• **GIVEN TEXT**
****************************************

Use your sourdough discard in these Sourdough Waffles. Hearty, tender and so satisfying, they can be made quick for an easy breakfast or overnight. You’ll love these waffles with toppings like fresh fruit, maple syrup, homemade fruit syrup, homemade cultured butter or whipped cream.

Making waffles with sourdough discard
Waffles made with sourdough starter make every morning feel special. Since you don’t need to babysit them in a skillet, they are much easier to make than other breakfast faves like sourdough pancakes or sourdough crumpets. Sourdough discard brings a satisfyingly chewy, spongier texture than a conventional waffle which can often feel too airy and hollow.

Cooking with Sourdough Discard

Sourdough discard also adds a delicious tang to these sourdough waffles without making them overwhelmingly sour. This recipe uses baking soda as the main leavener, it aerates the batter and tenderizes the waffles. You can use an unfed sourdough starter or sourdough discard straight from the refrigerator because you won’t be using it as a leavener.

****************************************

• **COLLECTED MATERIAL**
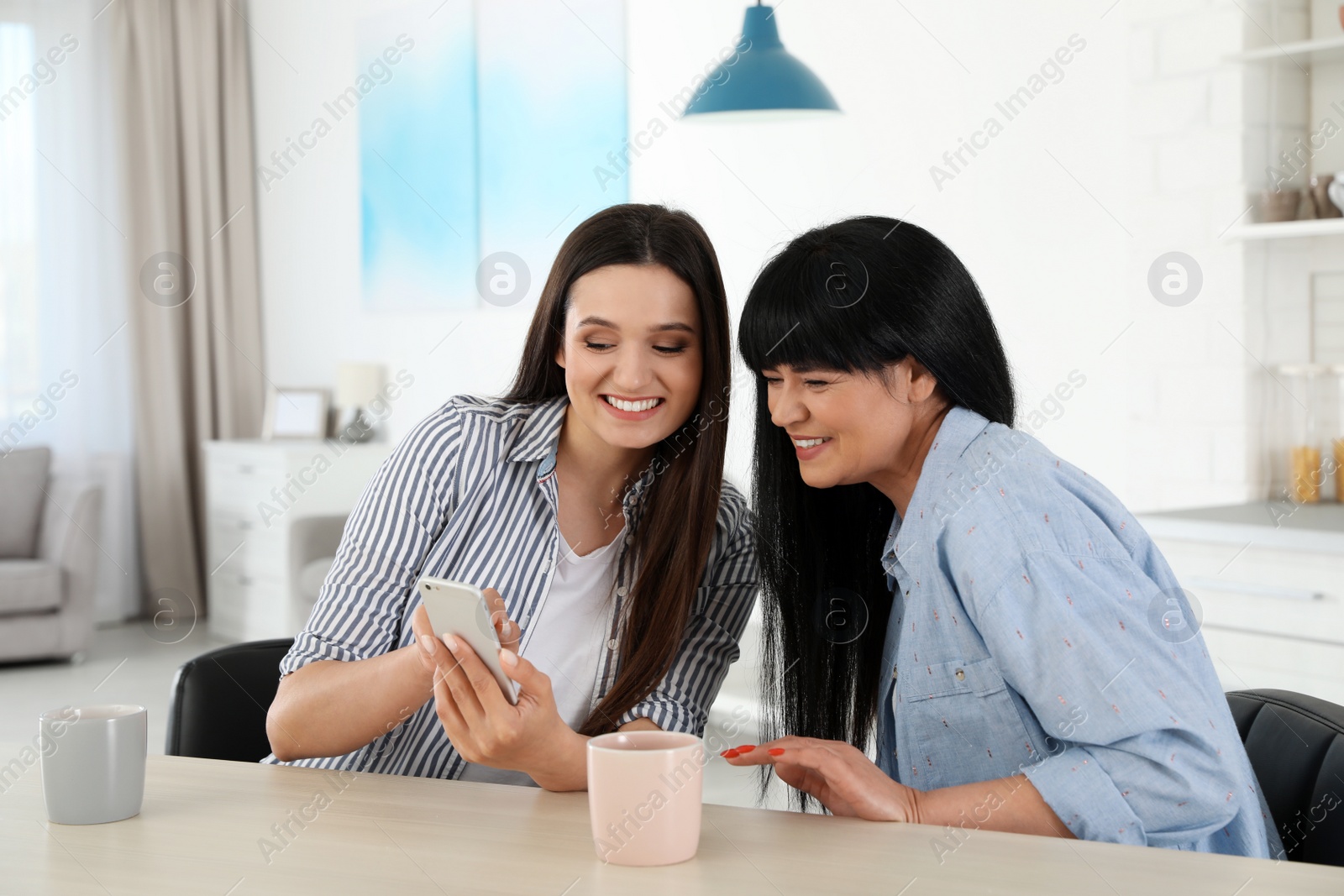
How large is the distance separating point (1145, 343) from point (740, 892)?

****************************************

• **PARTS OF THE EXERCISE**
1. Repeat the sourdough waffles text word for word, starting at "Making waffles with" and ending at "airy and hollow.".
2. Pick up the sourdough waffles text where it stops and keep writing it.
The data that comes after the sourdough waffles text plays no part in what is asked here.

• **PER-TASK OUTPUTS**
1.
Making waffles with sourdough discard
Waffles made with sourdough starter make every morning feel special. Since you don’t need to babysit them in a skillet, they are much easier to make than other breakfast faves like sourdough pancakes or sourdough crumpets. Sourdough discard brings a satisfyingly chewy, spongier texture than a conventional waffle which can often feel too airy and hollow.

2.
If you’re using sourdough that’s been in the fridge for weeks it will add more acidity and a tangier flavor, which you won’t get when using a freshly fed starter. Both will work for this recipe but you’ll get different results. Personally, I prefer using a more mature discard because I like the flavor it adds to my sourdough waffles.
Want to know more about Sourdough Discard? Read my guide with a list of my top recipes!
Make My Favorite Sourdough Discard Breakfast Recipes
- Sourdough Pancakes
- Sourdough Blueberry Muffins
- Sourdough Discard Biscuits
- Sourdough Scones
- Sourdough Banana Bread
Make Ahead Instructions
You can either make this waffle batter on the morning off or the day before. In testing, I found that making the batter in advance results in a lighter, crispier waffle. The longer rest period allows the gluten you built during mixing to relax and the starch molecules to swell, resulting in a light and fluffy interior.
If you don’t have the foresight to let your batter rest overnight, don’t worry your waffles will taste delicious in their own way, but will be a little denser, cakier and not as crispy.
What You Need
Ingredients
- Whole milk - imparts moisture and binds the ingredients together, I love using whole milk because it also imparts fat to the batter which results in a much more flavorful and tender waffle (sub skim milk or a plant based milk if that’s what you have on hand)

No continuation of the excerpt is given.